Highlander Unchained (Highlander Trilogy 1)(3)By: Donna Fletcher
“What are you standing there for?” Flanna shouted.
Dawn got busy in the kitchen, though not out of fear of Flanna. She was quick to punish many of the workers with a whack of her spoon across a hand or back of a head when angered by their laziness or lack of sense, but never once had she ever raised it against Dawn. She had threatened with a shake of the spoon in Dawn’s face, but had gone no further.
Dawn wondered if it was her height that put Flanna off, her head barely reaching Dawn’s chest. Then she thought that perhaps Flanna empathized with her. While not alike in height and weight, she short and skinny and Dawn tall and while certainly not thick in weight, not slim either. Alike though they were, for they both possessed plain features, not faces that turned men’s heads, indeed not memorable. And their hair was similar in color, dark red, like that of dried blood and straight without a wave or curl, though gray strands ran through Flanna’s, she being nearer to thirty years while Dawn had barely turned ten and nine.
And worse there was not a man ready to love them. Lay with either of them for sure, but love them, make a home with them, have babes with them, none wanted the two women for that. Dawn believed Flanna had accepted her lot and lay with men of her choosing, but Dawn could not do the same. She had been lucky that no man had ever forced himself on her, though some of the young women, who lay freely with men, laughed when they didn’t think she heard. Dawn knew they believed her commonly features was not the only thing that stopped a man from taking her and spilling his seed.
After all who wanted a woman who had no voice?
“Dawn! You may not be able to speak, but I know you are not deaf,” Flanna shouted.
Then why did she yell? Dawn turned to face her. Most believed her deaf. After all she was struck dumb, so it would only follow that she could not hear as well, but she heard fine, better than most.
“The wild onions need replenishing. Go collect more and be quick about it.”
Dawn grabbed a basket from the many piled by the door and hurried out passed the cook’s garden and to the field beyond. She wasted not a moment yanking out bunches, the pungent scent rushing up to sting her nostrils.
She could smell well enough, see even better, but she had been born without a voice. Her mother had told her that she made no sound when entering the world. She had wondered over why it was so. Why had she been born with no voice? She could not make a sound at all, no grunt, no moan, nothing.

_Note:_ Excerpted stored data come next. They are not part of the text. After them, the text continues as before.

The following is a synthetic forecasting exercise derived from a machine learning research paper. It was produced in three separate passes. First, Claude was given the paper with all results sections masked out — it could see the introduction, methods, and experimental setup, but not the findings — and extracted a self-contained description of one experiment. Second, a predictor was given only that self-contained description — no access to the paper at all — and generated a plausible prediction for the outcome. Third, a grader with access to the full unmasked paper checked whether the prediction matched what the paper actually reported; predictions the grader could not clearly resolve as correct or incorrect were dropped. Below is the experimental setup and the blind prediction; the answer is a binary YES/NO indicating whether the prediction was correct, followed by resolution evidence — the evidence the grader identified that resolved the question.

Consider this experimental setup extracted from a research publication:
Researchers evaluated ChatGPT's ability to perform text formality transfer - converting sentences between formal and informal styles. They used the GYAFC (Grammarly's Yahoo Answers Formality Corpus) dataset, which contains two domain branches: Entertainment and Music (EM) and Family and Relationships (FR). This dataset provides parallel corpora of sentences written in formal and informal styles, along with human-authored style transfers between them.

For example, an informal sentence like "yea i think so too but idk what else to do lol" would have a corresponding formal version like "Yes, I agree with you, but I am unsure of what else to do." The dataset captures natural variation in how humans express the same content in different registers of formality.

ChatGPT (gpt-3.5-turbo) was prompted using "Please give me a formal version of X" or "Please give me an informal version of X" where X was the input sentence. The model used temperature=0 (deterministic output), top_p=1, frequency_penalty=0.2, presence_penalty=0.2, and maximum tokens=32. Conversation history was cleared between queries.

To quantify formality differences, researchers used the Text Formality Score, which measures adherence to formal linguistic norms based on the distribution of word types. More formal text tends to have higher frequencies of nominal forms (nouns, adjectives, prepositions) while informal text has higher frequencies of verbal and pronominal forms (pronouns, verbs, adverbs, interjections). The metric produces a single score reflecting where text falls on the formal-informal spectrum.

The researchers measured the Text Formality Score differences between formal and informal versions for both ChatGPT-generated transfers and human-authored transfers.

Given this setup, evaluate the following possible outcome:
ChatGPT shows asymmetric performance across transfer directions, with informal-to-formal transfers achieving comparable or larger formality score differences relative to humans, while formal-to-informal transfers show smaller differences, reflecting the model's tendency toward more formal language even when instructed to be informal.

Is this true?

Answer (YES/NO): NO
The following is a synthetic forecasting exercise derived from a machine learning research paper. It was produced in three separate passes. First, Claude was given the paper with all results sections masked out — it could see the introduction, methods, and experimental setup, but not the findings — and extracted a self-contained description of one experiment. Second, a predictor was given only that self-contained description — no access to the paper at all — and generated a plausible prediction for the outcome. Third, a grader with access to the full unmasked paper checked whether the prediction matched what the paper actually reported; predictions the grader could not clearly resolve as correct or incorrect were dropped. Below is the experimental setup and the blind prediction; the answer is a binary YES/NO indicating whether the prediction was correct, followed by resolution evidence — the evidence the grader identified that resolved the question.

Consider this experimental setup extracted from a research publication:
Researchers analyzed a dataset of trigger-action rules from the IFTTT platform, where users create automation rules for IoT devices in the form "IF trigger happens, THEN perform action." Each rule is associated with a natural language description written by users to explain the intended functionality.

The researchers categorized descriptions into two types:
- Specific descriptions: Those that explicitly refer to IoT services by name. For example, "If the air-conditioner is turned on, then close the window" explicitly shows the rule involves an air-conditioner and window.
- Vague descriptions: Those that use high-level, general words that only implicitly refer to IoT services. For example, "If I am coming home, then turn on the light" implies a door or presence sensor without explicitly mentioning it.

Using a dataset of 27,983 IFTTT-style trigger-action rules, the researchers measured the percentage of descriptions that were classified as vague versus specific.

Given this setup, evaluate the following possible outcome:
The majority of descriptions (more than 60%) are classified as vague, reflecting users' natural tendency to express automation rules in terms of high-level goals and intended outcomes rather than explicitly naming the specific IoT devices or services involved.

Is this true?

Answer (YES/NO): YES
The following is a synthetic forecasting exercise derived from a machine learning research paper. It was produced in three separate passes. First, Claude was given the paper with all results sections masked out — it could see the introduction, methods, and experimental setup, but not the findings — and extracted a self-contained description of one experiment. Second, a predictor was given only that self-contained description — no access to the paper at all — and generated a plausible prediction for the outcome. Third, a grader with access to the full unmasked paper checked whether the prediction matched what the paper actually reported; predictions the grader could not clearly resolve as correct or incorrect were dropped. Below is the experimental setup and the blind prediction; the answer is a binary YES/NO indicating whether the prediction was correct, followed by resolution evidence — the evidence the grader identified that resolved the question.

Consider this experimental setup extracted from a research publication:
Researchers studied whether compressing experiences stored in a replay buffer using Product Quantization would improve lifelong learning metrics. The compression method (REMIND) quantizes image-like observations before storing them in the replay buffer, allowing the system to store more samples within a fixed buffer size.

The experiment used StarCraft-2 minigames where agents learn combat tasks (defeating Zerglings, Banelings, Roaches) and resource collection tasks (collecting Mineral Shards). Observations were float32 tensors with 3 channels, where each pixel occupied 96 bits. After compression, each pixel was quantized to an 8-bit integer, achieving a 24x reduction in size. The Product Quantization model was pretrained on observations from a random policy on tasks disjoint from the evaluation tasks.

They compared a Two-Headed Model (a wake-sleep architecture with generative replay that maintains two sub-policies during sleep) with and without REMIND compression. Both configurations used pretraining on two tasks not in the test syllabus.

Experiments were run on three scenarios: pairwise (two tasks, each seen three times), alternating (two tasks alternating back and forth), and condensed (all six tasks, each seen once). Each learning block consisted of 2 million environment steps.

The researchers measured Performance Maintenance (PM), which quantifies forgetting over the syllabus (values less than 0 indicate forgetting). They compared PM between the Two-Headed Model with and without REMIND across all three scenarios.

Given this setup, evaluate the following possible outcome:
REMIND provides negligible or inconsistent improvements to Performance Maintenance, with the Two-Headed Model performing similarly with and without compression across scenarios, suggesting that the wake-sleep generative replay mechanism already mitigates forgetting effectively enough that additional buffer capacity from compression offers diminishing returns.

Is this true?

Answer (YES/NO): YES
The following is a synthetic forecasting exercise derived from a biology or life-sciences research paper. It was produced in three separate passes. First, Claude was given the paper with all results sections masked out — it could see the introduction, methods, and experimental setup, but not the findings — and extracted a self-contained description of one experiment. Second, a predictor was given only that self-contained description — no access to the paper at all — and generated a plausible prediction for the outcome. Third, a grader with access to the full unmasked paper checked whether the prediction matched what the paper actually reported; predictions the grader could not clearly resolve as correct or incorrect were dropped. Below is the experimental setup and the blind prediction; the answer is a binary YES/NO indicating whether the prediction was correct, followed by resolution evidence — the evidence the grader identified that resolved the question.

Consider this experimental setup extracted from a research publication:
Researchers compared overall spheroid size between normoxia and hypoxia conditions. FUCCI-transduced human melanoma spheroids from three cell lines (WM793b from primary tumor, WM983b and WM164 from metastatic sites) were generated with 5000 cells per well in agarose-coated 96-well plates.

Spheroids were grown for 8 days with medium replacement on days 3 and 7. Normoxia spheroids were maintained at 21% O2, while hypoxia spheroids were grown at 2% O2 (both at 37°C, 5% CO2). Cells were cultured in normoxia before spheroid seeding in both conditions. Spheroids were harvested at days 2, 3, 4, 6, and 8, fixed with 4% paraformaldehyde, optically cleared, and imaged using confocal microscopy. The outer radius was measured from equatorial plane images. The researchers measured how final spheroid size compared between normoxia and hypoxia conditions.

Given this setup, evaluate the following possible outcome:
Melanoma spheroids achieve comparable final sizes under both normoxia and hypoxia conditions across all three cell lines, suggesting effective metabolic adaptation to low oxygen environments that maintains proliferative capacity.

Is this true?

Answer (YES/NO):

She could not cry out for help. No sobs were heard when she shed tears. Her laughter was forever silent and she could not cry out in the throes of pleasure, the reason the other young women so often laughed at her.
“What man wants to rut with a silent woman?” She had heard Dorrie, certainly no friend, remark and those with her had laughed as well. Of course Dorrie had continued, encouraged by the agreeable responses of her cohorts.
Dawn could have turned away and heard no more of her hurtful remarks but she had been curious. Dorrie had spoken with such confidence that it was obvious she had experience coupling. While Dawn was not ignorant of the act itself, she had no firsthand knowledge of it, and wanted to know more.
“Men want women who moan, cry out and pant with pleasure, for it gives them just as much pleasure. A silent woman cannot even grow a man hard. A needy man would never force himself on such a woman. There is no excitement in it, for she cannot even scream when she explodes with pleasure.”
Dawn’s heart had hurt then, for she had wondered the same herself. Hearing it only confirmed what she had suspected... no man would ever want her.
A smile tempted her lips, recalling how Lila, her closest friend since her arrival at the village ten years ago had put a quick end to the insults. She had rounded the cottage unexpectedly and assaulted Dorrie with a stream of verbal arrows that hit well their mark. Dorrie had run off in tears, no one following her.
Lila had told Dawn not to worry that someday a man would love her, for he would see how very special she was. Dawn wanted to believe her, though recently turning ten and nine years without a single man having ever shown any interest in her, had her believing that her life was destined to be a solitary one. Fate had declared it so.
Lila was two years younger than her, ten and seven years and already round with child. Paul, Lila’s husband, two years older than her, had loved Lila as long as Dawn could remember. Paul, Lila, and she had fast become friends upon her arrival. They had liked the pictures she would draw in the dirt or on the sand along the shoreline. And it hadn’t taken Lila long to understand her hand gestures.
When Dawn’s mother died two years ago Paul made it known that he would look after her and that she would be no burden to the village. She had worried when Colum and his men had arrived a year later. She had thought for sure that the warriors would have their way with her. But as soon as Colum had discovered that she could not speak, he kept his men clear of her, declaring that none of his warriors would seed idiots.